D-二聚体0.2 mg/L 。血浆凝血酶原时间 11.5 s,APTT 37.4 s。
甲状腺功能:FT3、FT4、TSH 均正常。
肿瘤标志物:AFP、CEA、CA19-9、CA72-4阴性。
腹部B超:胆囊息肉、轻度脂肪肝、左肾结石。
心脏彩超:左室舒张功能减低,左室射血分数(LVEF)59%。
FibroScan:8.6 kPa,肝脏硬度检测(CAP)304 db/m。
二、临床讨论
第一次讨论:患者肝损害的原因是什么?需要进一步做什么检查和治疗?
该患者病情特点为老年女性,起病隐匿,病史短;查体无慢性肝病体征;肝损害以ALP、GGT升高为主;免疫学检查ANA、AMA、AMA2阳性;腹部超声无慢性肝脏进展表现。结合患者特点,肝功能异常应考虑以下几方面原因:
(1)原发性胆汁性胆管炎(PBC):该病为自身免疫相关的进行性胆汁淤积性肝病,多见于女性,多数患者ALP、GGT升高,病情进展可发展为肝硬化,晚期可出现进行性黄疸、腹水及脾亢,自身抗体中AMA、AMA2 阳性可作为特异性诊断标志,该患者女性,ALP升高,AMA2阳性首先考虑该诊断。
(2)药物性肝炎:患者肝功能异常,无明确原因,曾有应用中药病史,肝功能损害以ALP及GGT升高及胆红素轻度升高为主,应考虑胆汁淤积型药物性肝损害,但患者应用药物病史短,需排除其他肝损害原因,可行肝活检进一步明确。
(3)非酒精性脂肪性肝炎:患者老年女性,体型偏胖,肝功能提示ALT、AST及GGT升高,结合超声结果,脂肪肝诊断成立,但患者无糖尿病及明显血脂代谢异常的表现,且ALP明显升高与单纯脂肪性肝炎肝损害不相符,需排除其他肝损害病因。目前治疗上可给予熊去氧胆酸保肝治疗,观察治疗后反应。
该患者初步诊断PBC,给予熊去氧胆酸及多烯磷脂酰胆碱口服4周,复查肝功能:ALT 40 U/L,AST 32 U/L,ALP 965 U/L,GG T69 U/L,TBIL 21 μmol/L,DBIL 14 μml/L,ALB 40.5 g/L。

• • •

**任务说明**
这篇老年女性肝功能异常的病例讨论写到用药四周后复查肝功能的结果为止，能从这一句之后接着续写吗？

• • •

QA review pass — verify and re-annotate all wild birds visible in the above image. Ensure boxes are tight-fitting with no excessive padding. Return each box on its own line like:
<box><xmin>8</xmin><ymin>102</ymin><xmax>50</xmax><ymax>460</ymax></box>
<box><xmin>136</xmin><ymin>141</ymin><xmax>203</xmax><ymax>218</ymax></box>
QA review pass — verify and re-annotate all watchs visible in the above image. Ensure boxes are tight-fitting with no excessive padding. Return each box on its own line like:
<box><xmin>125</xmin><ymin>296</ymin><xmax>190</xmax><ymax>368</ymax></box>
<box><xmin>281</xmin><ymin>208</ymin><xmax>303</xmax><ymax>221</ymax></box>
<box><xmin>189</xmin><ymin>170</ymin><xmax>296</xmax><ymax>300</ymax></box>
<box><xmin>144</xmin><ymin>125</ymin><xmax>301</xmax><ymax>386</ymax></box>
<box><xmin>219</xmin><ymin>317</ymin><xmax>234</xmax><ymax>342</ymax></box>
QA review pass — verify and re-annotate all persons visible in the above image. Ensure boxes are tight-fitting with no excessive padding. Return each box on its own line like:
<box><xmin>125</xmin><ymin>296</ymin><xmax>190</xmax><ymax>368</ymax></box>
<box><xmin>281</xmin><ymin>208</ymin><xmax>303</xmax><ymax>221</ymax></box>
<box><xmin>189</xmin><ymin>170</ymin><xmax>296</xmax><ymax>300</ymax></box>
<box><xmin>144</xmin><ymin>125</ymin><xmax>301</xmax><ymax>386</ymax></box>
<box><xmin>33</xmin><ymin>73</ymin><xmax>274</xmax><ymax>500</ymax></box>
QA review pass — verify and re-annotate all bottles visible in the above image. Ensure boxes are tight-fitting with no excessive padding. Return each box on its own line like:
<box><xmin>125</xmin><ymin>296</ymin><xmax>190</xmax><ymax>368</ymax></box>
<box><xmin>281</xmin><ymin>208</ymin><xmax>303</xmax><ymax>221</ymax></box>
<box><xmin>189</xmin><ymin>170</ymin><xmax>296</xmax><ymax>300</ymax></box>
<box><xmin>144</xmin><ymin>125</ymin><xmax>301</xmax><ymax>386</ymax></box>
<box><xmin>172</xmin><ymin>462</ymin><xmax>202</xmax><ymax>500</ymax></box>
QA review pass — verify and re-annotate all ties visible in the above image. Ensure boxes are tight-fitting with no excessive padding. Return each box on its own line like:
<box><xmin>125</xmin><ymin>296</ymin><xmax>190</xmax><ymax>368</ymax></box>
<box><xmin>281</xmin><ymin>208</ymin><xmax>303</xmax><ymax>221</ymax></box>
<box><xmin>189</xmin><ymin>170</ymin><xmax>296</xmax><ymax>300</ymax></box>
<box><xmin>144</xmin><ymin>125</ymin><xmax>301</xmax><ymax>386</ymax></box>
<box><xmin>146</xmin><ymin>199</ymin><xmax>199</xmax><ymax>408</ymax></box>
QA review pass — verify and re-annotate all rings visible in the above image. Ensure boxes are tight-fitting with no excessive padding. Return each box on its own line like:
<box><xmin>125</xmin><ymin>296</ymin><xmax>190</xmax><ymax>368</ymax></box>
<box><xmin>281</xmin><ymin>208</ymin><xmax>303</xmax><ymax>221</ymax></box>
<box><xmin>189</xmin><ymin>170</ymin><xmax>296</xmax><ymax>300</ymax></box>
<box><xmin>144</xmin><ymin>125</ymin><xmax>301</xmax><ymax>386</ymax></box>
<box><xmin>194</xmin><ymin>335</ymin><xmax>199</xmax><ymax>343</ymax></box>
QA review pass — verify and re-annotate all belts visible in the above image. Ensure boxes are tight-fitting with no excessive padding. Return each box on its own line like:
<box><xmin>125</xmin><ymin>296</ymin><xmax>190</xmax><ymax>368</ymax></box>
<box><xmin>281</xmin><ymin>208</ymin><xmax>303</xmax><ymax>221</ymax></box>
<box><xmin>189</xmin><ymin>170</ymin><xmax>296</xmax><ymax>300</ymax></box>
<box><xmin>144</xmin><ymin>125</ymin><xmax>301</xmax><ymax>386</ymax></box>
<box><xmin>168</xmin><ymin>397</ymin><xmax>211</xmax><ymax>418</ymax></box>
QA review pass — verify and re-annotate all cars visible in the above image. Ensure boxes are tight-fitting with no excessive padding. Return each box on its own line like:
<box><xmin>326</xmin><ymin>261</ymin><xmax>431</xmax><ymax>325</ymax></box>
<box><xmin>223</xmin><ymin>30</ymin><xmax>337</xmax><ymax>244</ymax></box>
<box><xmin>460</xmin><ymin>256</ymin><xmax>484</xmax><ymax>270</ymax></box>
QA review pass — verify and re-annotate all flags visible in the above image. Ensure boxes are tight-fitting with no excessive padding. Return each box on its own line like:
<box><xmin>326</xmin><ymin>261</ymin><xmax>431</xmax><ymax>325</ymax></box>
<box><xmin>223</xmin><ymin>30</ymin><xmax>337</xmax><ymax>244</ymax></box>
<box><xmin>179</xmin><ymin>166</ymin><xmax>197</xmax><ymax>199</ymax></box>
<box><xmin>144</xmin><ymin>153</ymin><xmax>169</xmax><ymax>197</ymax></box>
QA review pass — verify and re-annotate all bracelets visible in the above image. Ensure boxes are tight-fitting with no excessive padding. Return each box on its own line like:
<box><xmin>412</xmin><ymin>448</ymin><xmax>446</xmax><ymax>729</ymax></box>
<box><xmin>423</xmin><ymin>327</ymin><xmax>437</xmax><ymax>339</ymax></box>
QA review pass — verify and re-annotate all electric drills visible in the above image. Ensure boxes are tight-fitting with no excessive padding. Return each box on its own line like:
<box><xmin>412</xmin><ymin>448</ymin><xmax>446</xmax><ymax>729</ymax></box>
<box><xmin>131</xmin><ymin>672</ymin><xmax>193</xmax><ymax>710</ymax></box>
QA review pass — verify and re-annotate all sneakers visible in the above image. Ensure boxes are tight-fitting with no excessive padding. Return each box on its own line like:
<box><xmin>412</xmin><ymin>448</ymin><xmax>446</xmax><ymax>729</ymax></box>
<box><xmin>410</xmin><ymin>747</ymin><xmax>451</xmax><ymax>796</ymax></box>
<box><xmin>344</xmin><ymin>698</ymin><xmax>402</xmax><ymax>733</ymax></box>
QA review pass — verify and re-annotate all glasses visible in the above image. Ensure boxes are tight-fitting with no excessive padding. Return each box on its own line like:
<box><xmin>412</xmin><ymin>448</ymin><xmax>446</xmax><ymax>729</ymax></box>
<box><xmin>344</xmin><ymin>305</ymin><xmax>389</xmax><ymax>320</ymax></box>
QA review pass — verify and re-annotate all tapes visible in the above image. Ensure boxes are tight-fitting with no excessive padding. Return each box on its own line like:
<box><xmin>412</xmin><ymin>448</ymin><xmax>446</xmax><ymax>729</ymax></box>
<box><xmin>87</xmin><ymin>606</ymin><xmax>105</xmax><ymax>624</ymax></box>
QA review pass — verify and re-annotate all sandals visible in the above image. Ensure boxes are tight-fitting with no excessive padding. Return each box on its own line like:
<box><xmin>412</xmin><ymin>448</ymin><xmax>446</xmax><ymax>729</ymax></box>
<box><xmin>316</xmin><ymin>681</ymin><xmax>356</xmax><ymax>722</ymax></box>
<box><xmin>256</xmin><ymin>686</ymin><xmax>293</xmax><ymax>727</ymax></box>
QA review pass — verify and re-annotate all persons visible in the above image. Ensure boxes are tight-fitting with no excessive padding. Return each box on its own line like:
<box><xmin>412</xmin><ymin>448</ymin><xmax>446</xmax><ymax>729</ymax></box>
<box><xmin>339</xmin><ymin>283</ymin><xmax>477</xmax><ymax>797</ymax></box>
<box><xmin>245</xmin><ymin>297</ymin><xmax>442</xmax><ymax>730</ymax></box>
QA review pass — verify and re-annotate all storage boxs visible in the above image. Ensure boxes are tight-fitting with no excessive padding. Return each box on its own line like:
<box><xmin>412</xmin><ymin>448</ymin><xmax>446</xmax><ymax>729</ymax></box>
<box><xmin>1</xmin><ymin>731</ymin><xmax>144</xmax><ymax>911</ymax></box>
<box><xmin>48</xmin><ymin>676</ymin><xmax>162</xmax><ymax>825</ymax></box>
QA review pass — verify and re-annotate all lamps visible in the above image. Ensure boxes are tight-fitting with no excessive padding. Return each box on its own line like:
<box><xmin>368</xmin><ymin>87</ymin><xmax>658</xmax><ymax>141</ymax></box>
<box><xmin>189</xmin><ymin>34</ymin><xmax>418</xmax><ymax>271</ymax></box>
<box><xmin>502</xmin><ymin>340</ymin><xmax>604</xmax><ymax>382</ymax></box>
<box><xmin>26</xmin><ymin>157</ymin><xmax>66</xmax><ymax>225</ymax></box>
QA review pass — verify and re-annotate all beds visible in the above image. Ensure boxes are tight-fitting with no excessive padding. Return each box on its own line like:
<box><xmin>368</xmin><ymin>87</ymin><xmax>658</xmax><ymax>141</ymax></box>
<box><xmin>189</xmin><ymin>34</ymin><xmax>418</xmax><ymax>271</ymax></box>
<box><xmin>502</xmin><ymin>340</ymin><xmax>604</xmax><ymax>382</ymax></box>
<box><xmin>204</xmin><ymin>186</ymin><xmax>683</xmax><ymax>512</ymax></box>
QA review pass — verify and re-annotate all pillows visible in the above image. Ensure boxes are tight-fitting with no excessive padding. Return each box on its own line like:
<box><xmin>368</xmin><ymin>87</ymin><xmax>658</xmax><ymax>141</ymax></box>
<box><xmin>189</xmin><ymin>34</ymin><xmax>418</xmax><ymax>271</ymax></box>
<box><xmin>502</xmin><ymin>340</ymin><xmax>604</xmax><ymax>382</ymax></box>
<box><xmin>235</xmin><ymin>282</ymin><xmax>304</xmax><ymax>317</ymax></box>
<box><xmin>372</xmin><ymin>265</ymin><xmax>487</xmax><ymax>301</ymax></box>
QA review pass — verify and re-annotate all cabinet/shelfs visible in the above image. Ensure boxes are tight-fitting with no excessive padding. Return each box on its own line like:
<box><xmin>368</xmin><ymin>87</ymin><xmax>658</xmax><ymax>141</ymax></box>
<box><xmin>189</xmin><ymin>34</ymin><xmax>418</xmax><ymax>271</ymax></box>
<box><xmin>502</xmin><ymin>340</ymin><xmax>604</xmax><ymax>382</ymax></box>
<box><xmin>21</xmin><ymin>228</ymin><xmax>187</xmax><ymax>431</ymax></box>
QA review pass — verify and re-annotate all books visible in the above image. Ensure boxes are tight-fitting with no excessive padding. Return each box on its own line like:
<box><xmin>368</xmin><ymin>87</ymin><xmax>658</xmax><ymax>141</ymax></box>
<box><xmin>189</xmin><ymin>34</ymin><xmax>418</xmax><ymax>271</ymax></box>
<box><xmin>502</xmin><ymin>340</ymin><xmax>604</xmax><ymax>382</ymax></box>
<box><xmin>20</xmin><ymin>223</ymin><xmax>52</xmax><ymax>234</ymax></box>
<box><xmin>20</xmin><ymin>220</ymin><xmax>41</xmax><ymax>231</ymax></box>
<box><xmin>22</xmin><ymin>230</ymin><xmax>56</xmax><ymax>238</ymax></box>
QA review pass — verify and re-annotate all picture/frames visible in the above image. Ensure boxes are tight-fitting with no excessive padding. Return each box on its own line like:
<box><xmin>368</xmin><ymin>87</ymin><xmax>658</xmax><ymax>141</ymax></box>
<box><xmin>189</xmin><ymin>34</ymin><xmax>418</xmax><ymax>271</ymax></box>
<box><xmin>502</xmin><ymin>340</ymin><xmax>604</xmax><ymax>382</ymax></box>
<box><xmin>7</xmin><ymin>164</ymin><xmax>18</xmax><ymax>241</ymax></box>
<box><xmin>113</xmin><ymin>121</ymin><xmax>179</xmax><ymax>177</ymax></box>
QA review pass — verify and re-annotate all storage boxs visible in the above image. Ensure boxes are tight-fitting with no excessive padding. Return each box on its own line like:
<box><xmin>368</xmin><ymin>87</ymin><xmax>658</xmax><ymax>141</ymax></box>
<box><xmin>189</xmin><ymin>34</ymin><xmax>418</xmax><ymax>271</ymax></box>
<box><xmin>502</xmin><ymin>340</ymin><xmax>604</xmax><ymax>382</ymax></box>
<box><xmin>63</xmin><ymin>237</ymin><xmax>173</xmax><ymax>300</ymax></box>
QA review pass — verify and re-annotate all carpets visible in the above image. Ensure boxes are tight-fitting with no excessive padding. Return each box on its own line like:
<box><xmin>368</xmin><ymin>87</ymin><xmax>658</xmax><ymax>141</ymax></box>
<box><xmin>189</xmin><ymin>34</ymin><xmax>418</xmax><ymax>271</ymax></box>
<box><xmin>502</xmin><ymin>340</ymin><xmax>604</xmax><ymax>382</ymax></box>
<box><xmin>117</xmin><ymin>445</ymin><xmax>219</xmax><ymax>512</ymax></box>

• • •

**练习输出**
继续应用查熊去氧胆酸治疗半个月,连续两次复查肝功能分别为:ALP 1658 U/L,GG 56 U/L,及ALP 1677 U/L,GGT 63 U/L,余项均正常。
患者乏力症状明显,下肢活动受限,腹胀伴食欲下降约1/3,体重下降约3 kg。
再次复查:腹部CT提示轻度脂肪肝、副脾(图4-1)。血清钙2.61 mmol/L,血清磷0.52 mmol/L。
第二次讨论:患者经UDCA治疗后,ALP持续升高的原因是什么?进一步检查?
患者在给予熊去氧胆酸(UDCA)及多烯磷脂酰胆碱治疗后ALT、AST、GGT均逐渐下降至正常,但ALP却持续升高,且患者乏力症状明显加重,活动受限。
进一步提出问题:GGT与ALP呈现不一致变化的原因?患者乏力症状持续加重原因?是否合并其他疾病,或肝功能损害只是全身疾病在肝脏的表现?
我们从ALP升高的原因进行分析,血清ALP不同亚型分别来源于肝脏、骨骼、小肠、妊娠期胎盘。ALP异常升高可见于:①肝内胆汁淤积性疾病:如PBC、药物性肝炎、病毒性肝炎、酒精性肝病等;②肝外胆道梗阻:胆道疾病等;③肝内占位病变:原发性、转移性肝癌等;④骨病:骨恶性肿瘤、甲状旁腺功能亢进。该患者ALP持续明显增高,未发现肝外胆道梗阻及肝内占位病变,结合血清钙升高及血清磷降低,提示可能存在骨病或甲状旁腺功能异常导致钙磷代谢紊乱,建议进一步行ECT及甲状旁腺检查。
行全身骨ECT检查(图4-2):全身骨显像符合“代谢性骨病”图像特点,考虑不除外甲状旁腺功能亢进、成人骨软化症?进一步行甲状腺超声检查:甲状腺右叶多发结节,甲状腺影像报告和数据系统(TIRADS)3类,未见异常甲状旁腺,查甲状旁腺素1169 pg/ml,明显升高。
再次查甲状腺ECT(图4-3):气管偏左前方异常示踪剂分布浓聚区,考虑为功能亢进异位甲状旁腺组织(范围约1.4 cm×1.2 cm×1.0 cm)。患者于2017年7月收入我院普外科,行异位甲状旁腺切除术,术后1个月复查甲状旁腺素21 pg/ml,血清钙2.27 mmol/L 血清磷0.82 mmol/L,肝功能ALP 465 U/L,GGT 52 U/L。术后病理提示:甲状旁腺腺瘤。术后继续服用优思弗治疗,2017年10月复查血清磷、钙及肝功能正常,患者术后未再次发作晕厥、双下肢肿胀,乏力消失。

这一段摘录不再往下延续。